Malum, aynı siyasi grup içinden geldiği için Gökçek’e en büyük desteği kendisinin verdiği; en yakın iki arkadaşı AKP Genel Başkan Yardımcıları Abdülkadir Aksu ile Necati Çetinkaya’nın tansiyonlarını fırlatmayı da göze alarak, Çiçek hatırına Gökçek için seferber oldukları konuşulup duruyor.
Ben, "Gökçek" deyince, Çiçek hemen, "Adaylığı doğru ve isabetli; çünkü siyaset başarıya dayanır. Melih Bey başarısı ispat edilmiş bir aday.Başarılı olmasa Ankaralı üç dönem seçer miydi?" diye sorup devam etti:
"Batı demokrasilerinde ölçü budur. İşte; Almanya’da Kohl, İngiltere’de Thatcher ve Blair. Başarı herkese göre farklı değerlendirilebilir; ama vatandaş tercihi ortada. Niyebaştan aday yapılmadı deniyor. AK Parti’de daha baştan yüzde 100 belli olan aday yok. Bunun prosedürü var. Yoklamalar, anketler yapılmadan doğru olmazdı. Biz kişiler değil, parti açısından bakarız."

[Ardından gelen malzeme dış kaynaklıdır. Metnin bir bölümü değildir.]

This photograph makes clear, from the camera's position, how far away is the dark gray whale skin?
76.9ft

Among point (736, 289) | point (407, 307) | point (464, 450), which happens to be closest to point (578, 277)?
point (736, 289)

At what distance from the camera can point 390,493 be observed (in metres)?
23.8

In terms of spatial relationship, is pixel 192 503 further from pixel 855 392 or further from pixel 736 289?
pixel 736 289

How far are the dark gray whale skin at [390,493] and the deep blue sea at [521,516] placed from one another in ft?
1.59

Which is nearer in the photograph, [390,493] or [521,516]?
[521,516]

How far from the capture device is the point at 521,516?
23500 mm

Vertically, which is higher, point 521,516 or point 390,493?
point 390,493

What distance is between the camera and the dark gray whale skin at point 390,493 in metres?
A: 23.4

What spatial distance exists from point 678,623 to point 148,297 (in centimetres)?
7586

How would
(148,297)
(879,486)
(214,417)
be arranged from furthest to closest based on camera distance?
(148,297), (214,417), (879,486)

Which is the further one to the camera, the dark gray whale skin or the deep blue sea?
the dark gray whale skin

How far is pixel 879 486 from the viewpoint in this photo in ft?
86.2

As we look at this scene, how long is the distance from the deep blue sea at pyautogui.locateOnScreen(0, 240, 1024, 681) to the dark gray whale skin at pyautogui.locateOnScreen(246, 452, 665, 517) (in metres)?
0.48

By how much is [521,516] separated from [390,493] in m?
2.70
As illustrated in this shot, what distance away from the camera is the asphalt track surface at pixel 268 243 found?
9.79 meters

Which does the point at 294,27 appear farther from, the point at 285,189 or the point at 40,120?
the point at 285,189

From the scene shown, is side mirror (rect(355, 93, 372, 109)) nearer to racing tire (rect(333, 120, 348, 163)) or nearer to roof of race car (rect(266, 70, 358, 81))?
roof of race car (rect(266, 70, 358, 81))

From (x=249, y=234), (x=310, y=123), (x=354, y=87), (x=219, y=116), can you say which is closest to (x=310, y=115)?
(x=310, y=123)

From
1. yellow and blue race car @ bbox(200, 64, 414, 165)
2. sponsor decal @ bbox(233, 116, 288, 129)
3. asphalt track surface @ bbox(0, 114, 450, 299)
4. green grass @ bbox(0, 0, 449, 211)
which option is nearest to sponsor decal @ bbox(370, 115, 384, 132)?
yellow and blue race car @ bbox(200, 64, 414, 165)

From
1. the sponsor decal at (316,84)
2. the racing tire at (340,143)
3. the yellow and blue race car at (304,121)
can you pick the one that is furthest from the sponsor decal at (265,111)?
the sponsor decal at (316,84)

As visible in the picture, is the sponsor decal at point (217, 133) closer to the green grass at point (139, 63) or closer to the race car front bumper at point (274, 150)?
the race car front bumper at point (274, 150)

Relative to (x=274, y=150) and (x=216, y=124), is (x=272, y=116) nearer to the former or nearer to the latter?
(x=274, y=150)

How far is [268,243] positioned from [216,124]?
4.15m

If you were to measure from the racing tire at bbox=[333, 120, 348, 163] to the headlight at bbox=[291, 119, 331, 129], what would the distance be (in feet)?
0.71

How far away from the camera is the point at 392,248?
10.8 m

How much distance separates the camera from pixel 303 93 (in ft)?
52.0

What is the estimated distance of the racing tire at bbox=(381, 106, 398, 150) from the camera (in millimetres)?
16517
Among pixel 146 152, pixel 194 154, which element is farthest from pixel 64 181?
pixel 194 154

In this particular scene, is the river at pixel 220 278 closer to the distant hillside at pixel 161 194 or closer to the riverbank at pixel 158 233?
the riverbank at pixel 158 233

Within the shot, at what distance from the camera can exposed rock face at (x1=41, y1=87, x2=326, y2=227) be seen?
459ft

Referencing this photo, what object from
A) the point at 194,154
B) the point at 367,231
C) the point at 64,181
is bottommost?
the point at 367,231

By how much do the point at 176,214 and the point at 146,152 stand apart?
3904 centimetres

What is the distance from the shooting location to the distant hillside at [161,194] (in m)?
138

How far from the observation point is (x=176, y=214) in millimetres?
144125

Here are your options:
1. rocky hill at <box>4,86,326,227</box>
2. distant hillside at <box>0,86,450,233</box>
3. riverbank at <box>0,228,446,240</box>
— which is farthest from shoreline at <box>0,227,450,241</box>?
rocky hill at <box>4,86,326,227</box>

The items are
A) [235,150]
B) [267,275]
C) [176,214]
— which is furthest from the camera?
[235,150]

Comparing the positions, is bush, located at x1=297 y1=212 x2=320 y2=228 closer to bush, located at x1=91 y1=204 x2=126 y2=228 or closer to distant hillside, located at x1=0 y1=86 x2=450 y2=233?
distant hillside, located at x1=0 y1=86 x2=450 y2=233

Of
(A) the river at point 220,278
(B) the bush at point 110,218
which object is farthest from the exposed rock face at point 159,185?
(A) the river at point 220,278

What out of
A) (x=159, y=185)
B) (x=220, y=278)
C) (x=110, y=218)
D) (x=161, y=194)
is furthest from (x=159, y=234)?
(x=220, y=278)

Gökçek’e desteğin gerekçesini böyle açıklayan, Başbakan Tayyip Erdoğan’ın seçiminde de "başarı ve halkla ilişki" kriterlerinin belirleyici olduğunu anlatan Çiçek, "Geçmiş hukukumun bunda rolü yok" deyip kanıt da gösterdi:
"Partideki toplantıda da söyledim, herkes duydu.Babamın düşmanı da olsa, seçimi kim kazanacaksa onun adaylığı doğru.Parti, kişiden önde. Ankara’da seçimi parti için riske sokmak yanlıştır.Hissi tercih olmaz."
GÖKÇEK’İN ŞANSI
Seçimi kesinlikle alacaklarına inanan Çiçek’in, Gökçek’in son dönem olumsuz bir performans sergilediği görüşüne katılmadığını da belirteyim.
Çiçek’e göre, "Bu medyanın yıpratma uğraşısı.Medyanın etkisi de belli; geçmişte yıpratmaya çalıştıklarının şimdi nerede olduğu da ortada."
Çiçek penceresinden Gökçek’le ilgili manzara bu, şimdi bir de Ankara’da yeni konuşulmaya başlanan bir komplo teorisinden söz edeyim.
Bu teoriye göre, yedi gencimizin ölümü karşısında dahi sessiz kalan, o büyük taziye duyarlılığını, olay mekánını belediye araç ve görevlileriyle doldurmayı bu kez unutan Gökçek, yattığı derin uykudan şu planla kalkacak:
"Neye mal olursa olsun, neyi gerektirirse gerektirsin, DSP’nin bir aday çıkarması sağlanacak.CHP’nin Eskişehir’de aday çıkarması bu işi kolaylaştıracak.Bu sağlanamazsa solda bağımsız bir aday bulunacak."
Kim inanır kim inanmaz bilemem; ama şu uyarı da sola:
Karayalçın dışında ikinci isim Gökçek destekli görülecek, bilinecek.